_What to do:_
Beneath this line is the data. Output exactly the lines from the line with "genus: Dasypus" to the line with "Resting vote fraction: 0%.", both ends included, and nothing more.
*** Material supplied ***
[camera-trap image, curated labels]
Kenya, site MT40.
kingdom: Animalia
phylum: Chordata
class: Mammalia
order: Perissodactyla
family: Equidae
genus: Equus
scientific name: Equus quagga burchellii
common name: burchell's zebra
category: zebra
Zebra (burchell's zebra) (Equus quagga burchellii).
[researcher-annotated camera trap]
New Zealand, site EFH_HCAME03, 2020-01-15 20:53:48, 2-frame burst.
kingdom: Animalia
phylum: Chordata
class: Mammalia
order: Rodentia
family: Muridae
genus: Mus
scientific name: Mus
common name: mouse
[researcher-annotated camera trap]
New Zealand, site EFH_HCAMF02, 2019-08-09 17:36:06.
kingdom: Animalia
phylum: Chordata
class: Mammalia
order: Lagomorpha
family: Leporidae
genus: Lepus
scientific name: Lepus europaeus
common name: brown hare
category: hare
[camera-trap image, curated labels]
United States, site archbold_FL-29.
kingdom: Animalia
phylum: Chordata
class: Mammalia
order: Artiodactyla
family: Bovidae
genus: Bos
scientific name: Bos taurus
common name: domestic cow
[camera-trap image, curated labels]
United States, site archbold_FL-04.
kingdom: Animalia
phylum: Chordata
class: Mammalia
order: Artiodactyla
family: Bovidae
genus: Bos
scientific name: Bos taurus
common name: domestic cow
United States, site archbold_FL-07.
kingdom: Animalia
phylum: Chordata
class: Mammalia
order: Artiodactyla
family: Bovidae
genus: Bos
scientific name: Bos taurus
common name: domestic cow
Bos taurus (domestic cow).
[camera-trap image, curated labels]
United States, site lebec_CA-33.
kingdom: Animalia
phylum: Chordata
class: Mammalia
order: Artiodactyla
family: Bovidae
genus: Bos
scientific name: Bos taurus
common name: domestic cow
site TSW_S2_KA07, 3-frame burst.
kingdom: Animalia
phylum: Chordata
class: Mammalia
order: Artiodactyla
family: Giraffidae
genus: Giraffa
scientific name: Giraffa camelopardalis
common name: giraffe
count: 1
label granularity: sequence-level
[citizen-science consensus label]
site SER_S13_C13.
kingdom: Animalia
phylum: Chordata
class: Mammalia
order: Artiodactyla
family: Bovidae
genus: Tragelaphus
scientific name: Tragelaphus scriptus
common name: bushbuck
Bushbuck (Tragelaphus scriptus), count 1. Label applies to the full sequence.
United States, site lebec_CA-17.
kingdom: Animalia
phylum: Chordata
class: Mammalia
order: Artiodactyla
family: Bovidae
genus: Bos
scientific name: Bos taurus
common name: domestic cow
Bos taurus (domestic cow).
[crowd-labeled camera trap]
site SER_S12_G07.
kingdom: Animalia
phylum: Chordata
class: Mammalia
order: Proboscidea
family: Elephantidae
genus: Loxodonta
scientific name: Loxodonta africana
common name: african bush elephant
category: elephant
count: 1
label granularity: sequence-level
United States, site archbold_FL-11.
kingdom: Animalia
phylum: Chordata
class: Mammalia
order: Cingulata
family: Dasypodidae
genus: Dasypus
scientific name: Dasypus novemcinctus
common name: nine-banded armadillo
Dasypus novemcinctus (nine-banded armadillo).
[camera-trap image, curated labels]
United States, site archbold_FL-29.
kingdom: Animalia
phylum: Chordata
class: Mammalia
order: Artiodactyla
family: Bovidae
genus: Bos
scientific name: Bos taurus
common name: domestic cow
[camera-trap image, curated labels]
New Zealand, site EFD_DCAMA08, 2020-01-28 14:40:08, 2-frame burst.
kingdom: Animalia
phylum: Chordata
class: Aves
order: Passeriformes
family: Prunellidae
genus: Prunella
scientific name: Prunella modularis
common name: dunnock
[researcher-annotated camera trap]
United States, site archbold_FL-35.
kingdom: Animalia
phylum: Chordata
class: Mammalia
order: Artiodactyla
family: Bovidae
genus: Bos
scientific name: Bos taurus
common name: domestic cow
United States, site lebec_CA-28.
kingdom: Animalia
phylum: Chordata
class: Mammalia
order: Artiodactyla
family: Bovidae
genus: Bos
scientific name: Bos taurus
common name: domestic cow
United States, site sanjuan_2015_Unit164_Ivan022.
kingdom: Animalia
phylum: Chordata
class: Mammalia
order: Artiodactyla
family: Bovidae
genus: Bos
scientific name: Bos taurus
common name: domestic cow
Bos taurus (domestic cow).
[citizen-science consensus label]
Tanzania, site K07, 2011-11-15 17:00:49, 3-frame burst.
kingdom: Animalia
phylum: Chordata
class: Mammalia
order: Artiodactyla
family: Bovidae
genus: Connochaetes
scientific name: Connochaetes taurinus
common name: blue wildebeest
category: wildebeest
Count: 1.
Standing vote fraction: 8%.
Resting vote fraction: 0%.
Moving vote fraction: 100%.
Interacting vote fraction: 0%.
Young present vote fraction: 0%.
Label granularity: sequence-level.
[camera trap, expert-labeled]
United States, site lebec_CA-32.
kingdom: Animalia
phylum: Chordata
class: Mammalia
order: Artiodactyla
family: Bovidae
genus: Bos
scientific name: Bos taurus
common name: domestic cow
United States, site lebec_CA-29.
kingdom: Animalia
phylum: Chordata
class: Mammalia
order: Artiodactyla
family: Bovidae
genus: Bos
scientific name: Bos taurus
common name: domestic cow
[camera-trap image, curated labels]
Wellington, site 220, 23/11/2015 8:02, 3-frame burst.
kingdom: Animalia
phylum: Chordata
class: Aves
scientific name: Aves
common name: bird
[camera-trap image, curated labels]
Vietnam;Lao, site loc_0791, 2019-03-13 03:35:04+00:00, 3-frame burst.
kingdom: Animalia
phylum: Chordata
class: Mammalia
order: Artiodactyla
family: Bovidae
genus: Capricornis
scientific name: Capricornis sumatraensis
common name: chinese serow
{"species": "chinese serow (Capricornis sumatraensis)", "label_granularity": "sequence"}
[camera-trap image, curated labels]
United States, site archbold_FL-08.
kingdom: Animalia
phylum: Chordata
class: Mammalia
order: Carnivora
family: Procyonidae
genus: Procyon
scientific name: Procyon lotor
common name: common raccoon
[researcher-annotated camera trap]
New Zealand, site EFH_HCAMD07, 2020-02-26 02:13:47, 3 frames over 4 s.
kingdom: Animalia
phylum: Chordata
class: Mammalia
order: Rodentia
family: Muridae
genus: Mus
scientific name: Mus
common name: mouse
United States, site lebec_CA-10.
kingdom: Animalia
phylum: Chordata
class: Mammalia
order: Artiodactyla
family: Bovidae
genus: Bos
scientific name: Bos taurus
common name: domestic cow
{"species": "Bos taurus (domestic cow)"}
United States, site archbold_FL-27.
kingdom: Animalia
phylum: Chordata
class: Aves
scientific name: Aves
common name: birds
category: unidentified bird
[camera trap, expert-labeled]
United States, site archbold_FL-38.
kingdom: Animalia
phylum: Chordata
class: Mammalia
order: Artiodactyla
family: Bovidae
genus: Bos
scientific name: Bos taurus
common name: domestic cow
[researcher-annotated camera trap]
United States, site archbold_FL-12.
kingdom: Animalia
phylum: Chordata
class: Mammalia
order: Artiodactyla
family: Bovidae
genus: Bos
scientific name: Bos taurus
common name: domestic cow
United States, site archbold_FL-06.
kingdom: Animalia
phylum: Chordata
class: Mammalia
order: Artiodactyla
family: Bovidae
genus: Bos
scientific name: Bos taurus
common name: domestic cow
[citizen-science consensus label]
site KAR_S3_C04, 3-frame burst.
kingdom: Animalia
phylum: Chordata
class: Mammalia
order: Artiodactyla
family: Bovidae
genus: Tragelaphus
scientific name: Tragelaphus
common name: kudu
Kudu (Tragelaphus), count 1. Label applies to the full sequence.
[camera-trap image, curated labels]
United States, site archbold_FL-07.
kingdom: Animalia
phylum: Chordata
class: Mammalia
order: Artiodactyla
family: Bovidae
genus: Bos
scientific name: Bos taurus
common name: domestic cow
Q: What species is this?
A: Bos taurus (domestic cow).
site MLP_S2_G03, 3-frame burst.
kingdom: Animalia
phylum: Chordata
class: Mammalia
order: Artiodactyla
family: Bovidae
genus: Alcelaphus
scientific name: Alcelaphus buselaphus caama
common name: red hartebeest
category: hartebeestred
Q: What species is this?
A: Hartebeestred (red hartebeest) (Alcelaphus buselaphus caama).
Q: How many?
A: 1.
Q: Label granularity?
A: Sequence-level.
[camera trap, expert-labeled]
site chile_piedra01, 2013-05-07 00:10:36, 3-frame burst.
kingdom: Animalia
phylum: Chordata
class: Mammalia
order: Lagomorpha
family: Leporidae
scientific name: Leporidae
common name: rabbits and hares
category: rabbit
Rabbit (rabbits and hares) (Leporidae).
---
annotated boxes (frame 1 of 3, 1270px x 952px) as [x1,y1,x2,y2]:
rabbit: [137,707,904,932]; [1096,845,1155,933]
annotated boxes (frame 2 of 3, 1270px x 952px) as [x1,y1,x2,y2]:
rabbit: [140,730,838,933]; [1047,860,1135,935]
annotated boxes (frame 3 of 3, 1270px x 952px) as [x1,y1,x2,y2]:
*** End of Material supplied ***
_Written answer:_
genus: Dasypus
scientific name: Dasypus novemcinctus
common name: nine-banded armadillo
Dasypus novemcinctus (nine-banded armadillo).
[camera-trap image, curated labels]
United States, site archbold_FL-29.
kingdom: Animalia
phylum: Chordata
class: Mammalia
order: Artiodactyla
family: Bovidae
genus: Bos
scientific name: Bos taurus
common name: domestic cow
[camera-trap image, curated labels]
New Zealand, site EFD_DCAMA08, 2020-01-28 14:40:08, 2-frame burst.
kingdom: Animalia
phylum: Chordata
class: Aves
order: Passeriformes
family: Prunellidae
genus: Prunella
scientific name: Prunella modularis
common name: dunnock
[researcher-annotated camera trap]
United States, site archbold_FL-35.
kingdom: Animalia
phylum: Chordata
class: Mammalia
order: Artiodactyla
family: Bovidae
genus: Bos
scientific name: Bos taurus
common name: domestic cow
United States, site lebec_CA-28.
kingdom: Animalia
phylum: Chordata
class: Mammalia
order: Artiodactyla
family: Bovidae
genus: Bos
scientific name: Bos taurus
common name: domestic cow
United States, site sanjuan_2015_Unit164_Ivan022.
kingdom: Animalia
phylum: Chordata
class: Mammalia
order: Artiodactyla
family: Bovidae
genus: Bos
scientific name: Bos taurus
common name: domestic cow
Bos taurus (domestic cow).
[citizen-science consensus label]
Tanzania, site K07, 2011-11-15 17:00:49, 3-frame burst.
kingdom: Animalia
phylum: Chordata
class: Mammalia
order: Artiodactyla
family: Bovidae
genus: Connochaetes
scientific name: Connochaetes taurinus
common name: blue wildebeest
category: wildebeest
Count: 1.
Standing vote fraction: 8%.
Resting vote fraction: 0%.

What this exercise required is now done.